■ 文档片段
综上,这本书和我的关系真是太复杂了。它让我把自己代入其中继而面临着要命的质疑曾经信仰的危机,让我因为自己符合书中某些情况而心酸,让我因为觉得书中某些想法严重亵渎了曾经的我而愤懑,亦让我受到它的启发而反思甚至愿意把它的一些内容当作警句使用。

 

读者互动:


刘澜说:


中心明确,感想也和思想能够结合。不过作者行文不太自信,有些中学生作文的味道(开头的“初识”,最后的“综述”等等)。跟以上两位同学相同的是,“的、地、得”的错误,及其他编辑小错误,很多。


作者说:

“ 的、地、得”的问题前半年写各个春季学期论文时候注意过一阵子。。但是没坚持下来。犹记得小学时候老师说从这年起不要求小朋友们区分这仨字儿了。

至于行文不自信和某种味道,不敢苟同,我提炼了一下,觉得这种不自信的风格和这种味道是这一两年来形成的文风,更准确的说是我惯用的语词搭配和句法的风格。


张晓宇说:

我只在高考的时候和写毕业论文的时候特意注意这三字来着……现在基本输入法默认是哪个就直接打上了。


凌岩说:

 狂热分子是行动者,《狂热分子》是评论者,“我是狂热分子么”,是想想。不是想想,而是从体验自己的狂热开始,可能更容易通往行动的狂热分子的体验。不必是革命,追星、时尚都可以,摇滚也可以,绝地旅行也可以。不只是说自己的想法,而且尝试表达自己的体验,“我是狂热分子么?”可能会有不同的想法。

另外,说到味道,刘老师的点评有中学语文老师的味道,哈哈。不过,刘老师别上郭坏的当,她那个不太自信、作文味道,其实都是她的圈套。小心:郭坏不是郭好,是过坏,罗嗦地解释就是坏得不一般的意思——哈哈哈,一句话的地得全用上了。可悲的是,郭坏说老师说现在不要求区分了,好不容易练就一手绝招,全废了。

 

张晓宇说:

 刚在豆瓣上看了一圈《狂热分子》的书评,每一篇能引诱我去读这本书的。于是再回来读咱们的书评,细看了一遍郭佳的,看着看着就乐了,想起来她的曾经的理想了,原来与这本书有这么大关系,冲着一本书跟她的理想的重大关系,也觉得值得一看了。说道真的以我为主,看来看去,还是这篇比较畅快。不过,这也是建立在我认识她,知道典故,被她的经历吸引,因为这本书在她的经历之中,所以我想看!熟人之间的书评,感觉就是这样的。


凌岩说:

她应该把她曾经的那个理想写出来,第一句就写出来。那会比《狂热分子》这个书名雷十倍。

■ 任务
请根据书评片段回答:
(a) 刘澜认为文章开头和最后的哪两个词带有中学生作文的味道?
(b) 张晓宇说自己只在什么时候特意注意“的、地、得”这三个字?
(c) 凌岩认为她应该把什么写出来,并且在哪里写?
列表与此无关。

■ 列表

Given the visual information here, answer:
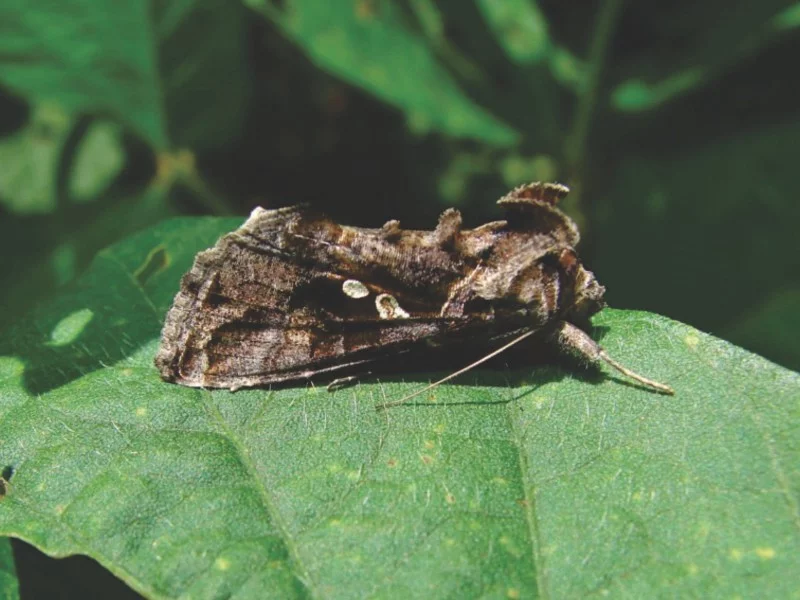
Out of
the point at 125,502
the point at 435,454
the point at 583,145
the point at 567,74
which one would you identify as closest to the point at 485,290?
the point at 435,454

■ 回答
(a) 开头的“初识”和最后的“综述”。
(b) 高考的时候和写毕业论文的时候。
(c) 把她曾经的那个理想写出来,第一句就写出来。